EU heads of state and government are planning to meet with Pope Francis in Rome on 24 March, ahead of a summit expected to provide a vision for the future of the EU after Brexit, diplomats told euractiv.com.
On the occasion of the 60th anniversary of the Rome Treaties, EU leaders will hold a summit in the Italian capital on 25 March with the hope of creating a new positive vision for the Union, which is faced with multiple crises.
But the day before, they will meet with Pope Francis in the Vatican.
Prime Minister of Malta Joseph Muscat mentioned on Monday (27 February) a possible meeting with the Pope, which in his words would “provide leadership that politicians miss” in the context of the historic date of the Rome anniversary.
“I do think he [Pope Francis] is the ultimate world leader that within the circumstances has the skills and the vision to say things that transcend the obvious and banalities we all say in politics,” Muscat said.
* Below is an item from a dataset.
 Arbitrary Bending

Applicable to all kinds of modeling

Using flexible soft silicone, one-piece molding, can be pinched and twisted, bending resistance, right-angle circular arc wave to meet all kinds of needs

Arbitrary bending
With a smile, he added “this comes from a Socialist”.
Muscat made the remarks at a think tank forum in Valletta dedicated to the EU’s neighbourhood relations, organised by the Jacques Delors Institute (JDI).
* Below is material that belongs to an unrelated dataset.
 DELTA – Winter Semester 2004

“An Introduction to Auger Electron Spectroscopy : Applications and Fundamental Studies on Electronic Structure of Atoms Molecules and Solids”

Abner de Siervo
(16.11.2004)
Yves Bertoncini, director of JDI, told EURACTIV that after Barack Obama left office, Pope Francis was the only moral authority to provide guidance to EU leaders.
Diplomats told EURACTIV that the idea of EU leaders meeting Pope Francis was floated some time ago and that it received a positive response.
Pope Francis addressed the European Parliament in November 2014 urging Europe to create jobs and not allow the bureaucracy of its institutions to suffocate the ideals that once made it vibrant.
Francis told MEPs Europe needed new impetus and energy, saying it often seemed “somewhat elderly and haggard”, comparing it to a grandmother who is no longer fertile and full of life.
“As a result, the great ideas which once inspired Europe seem to have lost their attraction, only to be replaced by the bureaucratic technicalities of its institutions,” he said.
He also told Europe’s leaders to do more to help thousands of migrants risking their lives trying to get into the continent, saying they had to stop the Mediterranean becoming “a vast cemetery”.
Pope Francis is reportedly studying the possibility of a visit to South Sudan, where according to the EU, 100,000 people now face starvation, although other aid agencies, such as Save the Children, put the figure even higher.
He has helped restore full diplomatic relations between Cuba and the United States, visited Israel and received Palestinian leader Mahmoud Abbas in the Vatican, visited Armenia and Azerbaijan, two countries in the EU neighbourhood technically at war with each other.
Pope Francis was awarded the Charlemagne Prize on 6 May 2016. The prize is awarded to people who are seen to have furthered the cause of European unification.